## Task statement
Take the line that contains "How far in distance" as the first line and the last line of the material below as the final one; reproduce exactly the lines between, inclusive.

## Dataset rows
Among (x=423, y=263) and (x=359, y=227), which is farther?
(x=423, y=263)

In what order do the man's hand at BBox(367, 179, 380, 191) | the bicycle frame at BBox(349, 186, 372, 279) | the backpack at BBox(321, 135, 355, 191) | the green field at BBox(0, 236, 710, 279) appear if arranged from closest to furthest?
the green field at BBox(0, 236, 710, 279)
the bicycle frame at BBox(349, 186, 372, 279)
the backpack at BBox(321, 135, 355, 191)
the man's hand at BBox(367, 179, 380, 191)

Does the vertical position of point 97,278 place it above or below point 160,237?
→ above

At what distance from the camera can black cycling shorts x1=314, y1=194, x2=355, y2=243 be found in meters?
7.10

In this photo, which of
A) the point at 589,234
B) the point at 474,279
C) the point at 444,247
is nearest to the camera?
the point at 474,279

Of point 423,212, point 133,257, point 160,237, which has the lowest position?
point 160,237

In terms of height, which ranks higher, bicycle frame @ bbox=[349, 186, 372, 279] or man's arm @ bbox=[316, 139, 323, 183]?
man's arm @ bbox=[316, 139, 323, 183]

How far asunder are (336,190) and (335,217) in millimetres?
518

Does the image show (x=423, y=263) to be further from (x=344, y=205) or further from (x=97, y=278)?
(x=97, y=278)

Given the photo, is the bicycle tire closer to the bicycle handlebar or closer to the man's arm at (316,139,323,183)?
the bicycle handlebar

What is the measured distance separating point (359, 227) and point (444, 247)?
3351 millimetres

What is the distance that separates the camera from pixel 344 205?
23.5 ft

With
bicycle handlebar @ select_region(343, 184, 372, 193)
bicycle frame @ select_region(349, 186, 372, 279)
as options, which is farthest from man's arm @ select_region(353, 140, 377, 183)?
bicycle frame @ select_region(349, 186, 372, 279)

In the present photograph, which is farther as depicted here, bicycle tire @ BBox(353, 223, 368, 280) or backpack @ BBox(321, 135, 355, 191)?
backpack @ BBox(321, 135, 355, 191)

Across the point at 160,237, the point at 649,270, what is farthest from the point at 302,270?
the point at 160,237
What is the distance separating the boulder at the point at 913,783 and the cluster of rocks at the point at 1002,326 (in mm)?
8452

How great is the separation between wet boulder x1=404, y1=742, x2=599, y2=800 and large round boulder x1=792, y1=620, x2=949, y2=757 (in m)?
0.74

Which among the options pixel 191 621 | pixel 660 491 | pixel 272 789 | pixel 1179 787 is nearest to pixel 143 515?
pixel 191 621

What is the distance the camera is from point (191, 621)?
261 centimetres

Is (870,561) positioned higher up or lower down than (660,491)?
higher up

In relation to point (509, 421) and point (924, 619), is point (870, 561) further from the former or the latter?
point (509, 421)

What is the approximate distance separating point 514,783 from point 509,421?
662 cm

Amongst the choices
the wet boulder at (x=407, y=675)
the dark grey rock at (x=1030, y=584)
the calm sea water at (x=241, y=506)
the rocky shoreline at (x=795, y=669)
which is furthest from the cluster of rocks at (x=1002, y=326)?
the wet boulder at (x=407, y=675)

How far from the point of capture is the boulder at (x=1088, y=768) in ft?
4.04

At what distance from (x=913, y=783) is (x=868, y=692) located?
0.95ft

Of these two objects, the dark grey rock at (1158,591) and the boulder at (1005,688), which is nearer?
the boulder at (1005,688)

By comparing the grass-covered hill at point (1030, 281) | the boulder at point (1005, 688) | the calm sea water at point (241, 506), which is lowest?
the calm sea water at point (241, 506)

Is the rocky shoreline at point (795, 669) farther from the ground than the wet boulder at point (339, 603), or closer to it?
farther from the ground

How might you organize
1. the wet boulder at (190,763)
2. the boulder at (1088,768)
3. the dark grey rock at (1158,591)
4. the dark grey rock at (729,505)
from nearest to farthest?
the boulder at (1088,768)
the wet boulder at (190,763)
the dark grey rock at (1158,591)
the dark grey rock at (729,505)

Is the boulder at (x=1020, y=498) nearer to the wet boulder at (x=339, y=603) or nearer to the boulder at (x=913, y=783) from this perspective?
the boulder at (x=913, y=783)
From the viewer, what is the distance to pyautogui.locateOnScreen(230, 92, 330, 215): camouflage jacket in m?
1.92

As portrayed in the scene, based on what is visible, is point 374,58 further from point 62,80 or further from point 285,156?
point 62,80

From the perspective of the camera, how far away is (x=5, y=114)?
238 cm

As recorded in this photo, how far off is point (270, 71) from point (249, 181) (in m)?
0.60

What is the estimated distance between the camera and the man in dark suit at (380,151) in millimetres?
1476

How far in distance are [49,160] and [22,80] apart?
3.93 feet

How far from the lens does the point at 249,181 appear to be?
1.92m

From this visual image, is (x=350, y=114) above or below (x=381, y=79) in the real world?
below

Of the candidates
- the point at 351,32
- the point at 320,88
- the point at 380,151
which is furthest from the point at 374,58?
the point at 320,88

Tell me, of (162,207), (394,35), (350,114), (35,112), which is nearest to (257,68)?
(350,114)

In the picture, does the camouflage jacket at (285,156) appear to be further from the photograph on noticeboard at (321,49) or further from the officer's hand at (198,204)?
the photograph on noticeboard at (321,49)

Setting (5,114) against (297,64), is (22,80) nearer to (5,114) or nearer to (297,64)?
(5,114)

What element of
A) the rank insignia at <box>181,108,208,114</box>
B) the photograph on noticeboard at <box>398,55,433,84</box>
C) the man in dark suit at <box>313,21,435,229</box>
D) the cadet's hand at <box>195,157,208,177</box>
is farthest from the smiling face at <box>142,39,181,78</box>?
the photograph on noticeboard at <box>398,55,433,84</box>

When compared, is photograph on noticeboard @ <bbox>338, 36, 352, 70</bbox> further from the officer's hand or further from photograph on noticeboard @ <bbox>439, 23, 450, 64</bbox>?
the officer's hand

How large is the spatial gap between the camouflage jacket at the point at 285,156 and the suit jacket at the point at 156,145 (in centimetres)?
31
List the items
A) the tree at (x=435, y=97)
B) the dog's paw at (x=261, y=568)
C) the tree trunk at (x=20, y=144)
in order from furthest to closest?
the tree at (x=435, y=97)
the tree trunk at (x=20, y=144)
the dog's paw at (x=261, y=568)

## Exercise response
How far in distance are [49,160] and [22,80] apart?
3.93 feet

How far from the lens does the point at 249,181 appear to be?
1.92m

From this visual image, is (x=350, y=114) above or below (x=381, y=79) in the real world?
below

Of the candidates
- the point at 351,32
- the point at 320,88
- the point at 380,151
which is furthest from the point at 374,58?
the point at 320,88

Tell me, of (162,207), (394,35), (350,114), (35,112), which is nearest to (257,68)?
(350,114)

In the picture, does the camouflage jacket at (285,156) appear to be further from the photograph on noticeboard at (321,49) or further from the officer's hand at (198,204)?
the photograph on noticeboard at (321,49)

Setting (5,114) against (297,64), is (22,80) nearer to (5,114) or nearer to (297,64)?
(5,114)

What element of
A) the rank insignia at <box>181,108,208,114</box>
B) the photograph on noticeboard at <box>398,55,433,84</box>
C) the man in dark suit at <box>313,21,435,229</box>
D) the cadet's hand at <box>195,157,208,177</box>
is farthest from the smiling face at <box>142,39,181,78</box>?
the photograph on noticeboard at <box>398,55,433,84</box>

When compared, is photograph on noticeboard @ <bbox>338, 36, 352, 70</bbox> further from the officer's hand or further from photograph on noticeboard @ <bbox>439, 23, 450, 64</bbox>?
the officer's hand

How large is the spatial gap between the camouflage jacket at the point at 285,156 and the suit jacket at the point at 156,145 (in centimetres)?
31
List the items
A) the tree at (x=435, y=97)
B) the dog's paw at (x=261, y=568)
C) the tree trunk at (x=20, y=144)
in order from furthest to closest?
the tree at (x=435, y=97)
the tree trunk at (x=20, y=144)
the dog's paw at (x=261, y=568)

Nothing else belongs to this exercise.